To address this research question, we collected data on the software development activities studied. The top row of Table 2 gives an overview of the activities we found and the bottom row in the same table shows the total number of occurrences of an ML technique being applied to a data set gathered from this activity. Code comprehension is the most studied activity (12), followed by code review (2), pair programming (2), and visualization of debugging gaze data (1).

Table 3: Heatmap of prediction problem x ML technique.
ML / Prediction Programmer expertise Task difficulty Mentally demanding code Success of pair prog. Quality of code review Affect in code review Code reading ability Total
Support Vector Machine 2 2 0 0 0 0 1 5
Decision Tree 1 1 1 0 0 0 0 3
K-nearest Neighbours 1 0 0 0 1 0 0 2
Naive Bayes 0 1 0 1 0 0 0 2
Random Forest 1 0 0 0 0 1 0 2
Ensemble Learning 0 0 1 0 0 0 0 1
K-means Clustering 1 0 0 0 0 0 0 1
Linear Regression 0 0 0 1 0 0 0 1
Total 6 4 2 2 1 1 1 17

Beyond activity, we also collected data on the purpose of using an ML technique. Across almost all papers (9 of 10), we found the purpose to be some kind of prediction task, summarized by the top row of Table 3 and counted in the bottom row of the same table. One paper, not shown in the table, used graph embeddings for mapping graphs into a 2D space. Note that multiple papers describe studies where several ML techniques were applied to the same data set [Abbad-Andaloussi et al. 2022; Ahsan and Obaidellah 2020; Fritz et al. 2014; Villamor and Rodrigo 2018]. One paper may also describe more than one prediction task [Lee et al. 2018]. As such the totals in these tables (17) exceed the number of papers (10). The most common ML task was to predict programmer expertise (6), followed by task difficulty (4). After that we saw prediction of mentally demanding code (2), success of pair programming (2), quality of code review (1), affect in code review (1), and code reading ability (1).

3.3 RQ2: How is machine learning used with gaze data in software development?

To address this question, we consider what ML techniques are applied on gaze data and how. From the heatmap presentations in Table 2 and Table 3, we see that Support Vector Machines (SVM) and Decision Trees are the two most commonly used techniques, followed by Random Forest (2), K-nearest neighbor (KNN) (2), and Naive Bayes (2). The preference for the top two techniques and Random Forests is due to their capability to handle large data sets [Lee et al. 2018; Vrzakova et al. 2020], overfitting [Al Madi et al. 2021; Lee et al. 2018], and effective ranking/selection of features [Al Madi et al. 2021; Vrzakova et al. 2020], while the preferences for KNN and Naive Bayes is due to simplicity [Fritz et al. 2014] and/or explainability [Hijazi et al. 2021].

=== Set task 1 ===
According to the gaze-data excerpt, which software development activity is studied most often?
=== Set task 2 ===
Please pull out every line of the rows below that contains the word "stucco".

=== Material for the task ===
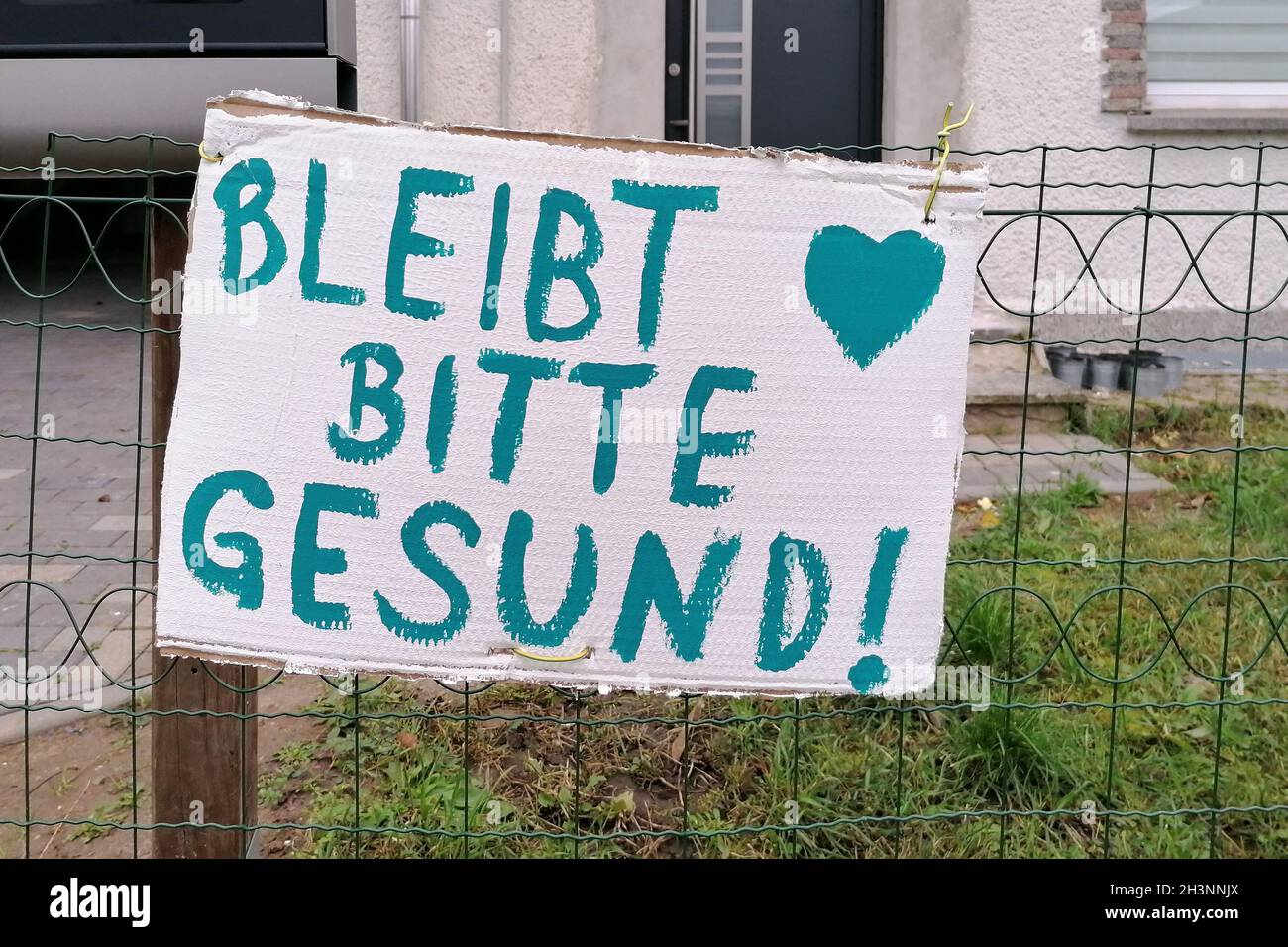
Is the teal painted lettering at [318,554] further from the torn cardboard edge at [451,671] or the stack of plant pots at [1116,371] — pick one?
the stack of plant pots at [1116,371]

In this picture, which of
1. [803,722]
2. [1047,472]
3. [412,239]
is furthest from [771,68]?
[412,239]

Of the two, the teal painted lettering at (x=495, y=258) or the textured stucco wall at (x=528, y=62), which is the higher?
the textured stucco wall at (x=528, y=62)

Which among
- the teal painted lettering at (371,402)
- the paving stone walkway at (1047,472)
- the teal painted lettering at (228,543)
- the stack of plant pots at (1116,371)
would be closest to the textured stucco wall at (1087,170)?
the stack of plant pots at (1116,371)

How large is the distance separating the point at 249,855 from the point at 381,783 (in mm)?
395

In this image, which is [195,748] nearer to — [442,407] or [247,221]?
[442,407]

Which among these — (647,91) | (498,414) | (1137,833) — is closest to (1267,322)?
(647,91)

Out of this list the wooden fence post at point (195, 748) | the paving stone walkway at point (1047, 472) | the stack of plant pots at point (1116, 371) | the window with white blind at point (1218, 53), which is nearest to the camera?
the wooden fence post at point (195, 748)

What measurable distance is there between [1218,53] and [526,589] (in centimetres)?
590

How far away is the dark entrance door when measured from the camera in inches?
243

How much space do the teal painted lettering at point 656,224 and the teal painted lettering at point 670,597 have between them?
304 mm

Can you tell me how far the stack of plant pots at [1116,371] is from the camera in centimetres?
536

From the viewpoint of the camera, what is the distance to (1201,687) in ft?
9.48

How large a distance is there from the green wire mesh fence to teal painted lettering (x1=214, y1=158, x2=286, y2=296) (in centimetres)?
12

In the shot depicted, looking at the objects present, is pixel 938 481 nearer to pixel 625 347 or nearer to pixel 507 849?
pixel 625 347
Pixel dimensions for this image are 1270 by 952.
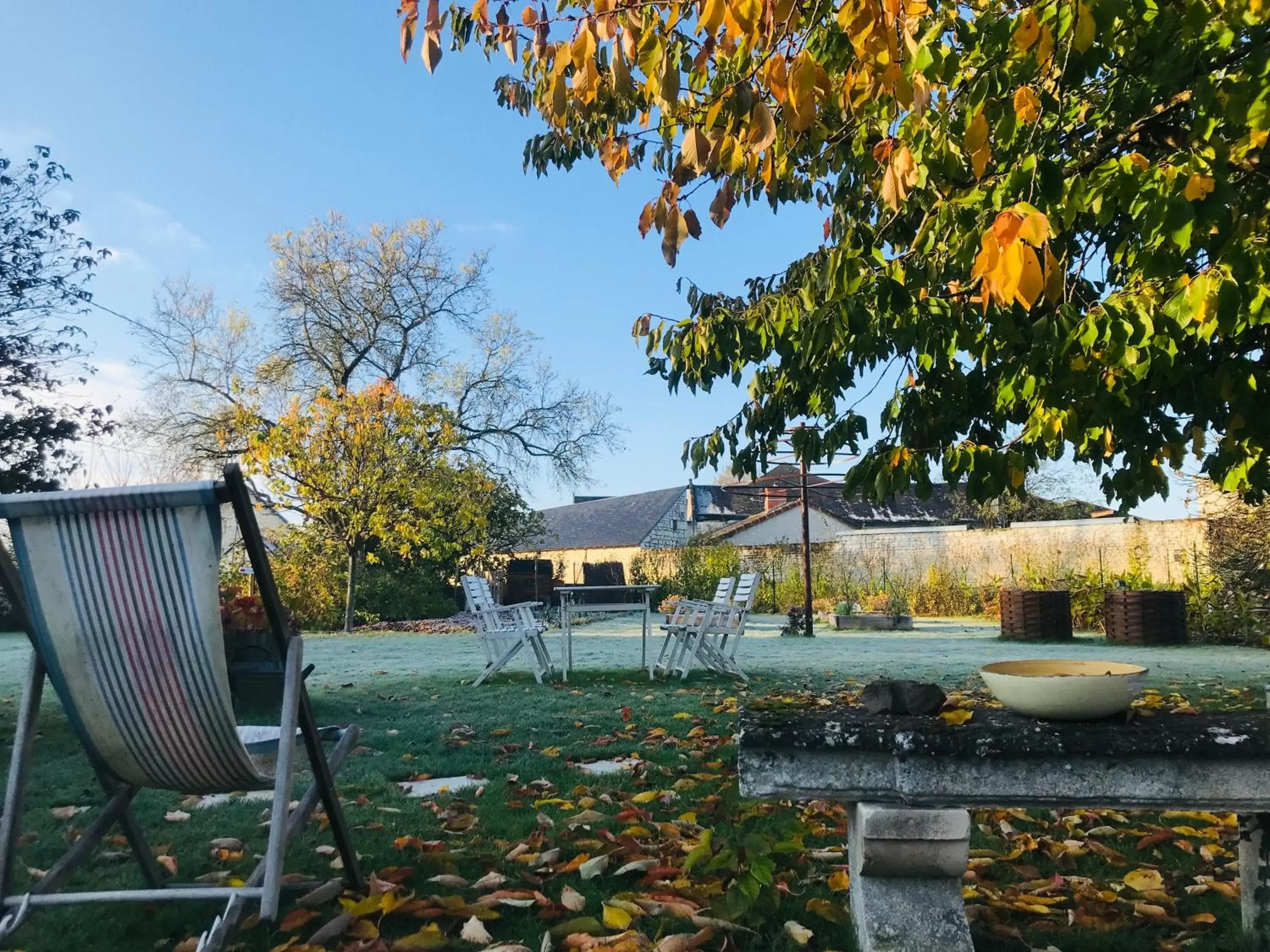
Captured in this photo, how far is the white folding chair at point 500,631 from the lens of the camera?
24.0ft

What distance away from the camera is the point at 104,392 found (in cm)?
713

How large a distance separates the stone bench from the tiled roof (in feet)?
101

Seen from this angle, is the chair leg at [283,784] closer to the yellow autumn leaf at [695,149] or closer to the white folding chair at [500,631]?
the yellow autumn leaf at [695,149]

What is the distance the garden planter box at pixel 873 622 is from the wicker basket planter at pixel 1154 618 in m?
3.66

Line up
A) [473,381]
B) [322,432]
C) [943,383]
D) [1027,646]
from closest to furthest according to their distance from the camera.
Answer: [943,383] < [1027,646] < [322,432] < [473,381]

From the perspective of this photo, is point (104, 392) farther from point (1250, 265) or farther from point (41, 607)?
point (1250, 265)

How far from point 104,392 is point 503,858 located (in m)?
6.20

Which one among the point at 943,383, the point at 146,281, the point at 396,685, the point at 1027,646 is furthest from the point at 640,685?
the point at 146,281

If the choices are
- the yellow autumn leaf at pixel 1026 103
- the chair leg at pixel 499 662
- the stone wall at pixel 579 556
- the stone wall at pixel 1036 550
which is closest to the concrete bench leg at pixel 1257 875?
the yellow autumn leaf at pixel 1026 103

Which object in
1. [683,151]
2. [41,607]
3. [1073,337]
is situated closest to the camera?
[41,607]

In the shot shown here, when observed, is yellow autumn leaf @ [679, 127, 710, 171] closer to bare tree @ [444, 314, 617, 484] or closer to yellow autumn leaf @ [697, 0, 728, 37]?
yellow autumn leaf @ [697, 0, 728, 37]

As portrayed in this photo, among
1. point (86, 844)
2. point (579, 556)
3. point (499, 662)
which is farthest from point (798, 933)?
point (579, 556)

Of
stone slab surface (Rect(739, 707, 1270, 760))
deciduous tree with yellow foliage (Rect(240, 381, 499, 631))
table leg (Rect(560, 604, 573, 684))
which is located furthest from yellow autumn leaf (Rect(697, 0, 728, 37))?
deciduous tree with yellow foliage (Rect(240, 381, 499, 631))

=== Solution 1 ===
Code comprehension

=== Solution 2 ===
Of the two, the teal painted lettering at (x=495, y=258) or the textured stucco wall at (x=528, y=62), which is the higher?
the textured stucco wall at (x=528, y=62)
would be closest to the textured stucco wall at (1087,170)?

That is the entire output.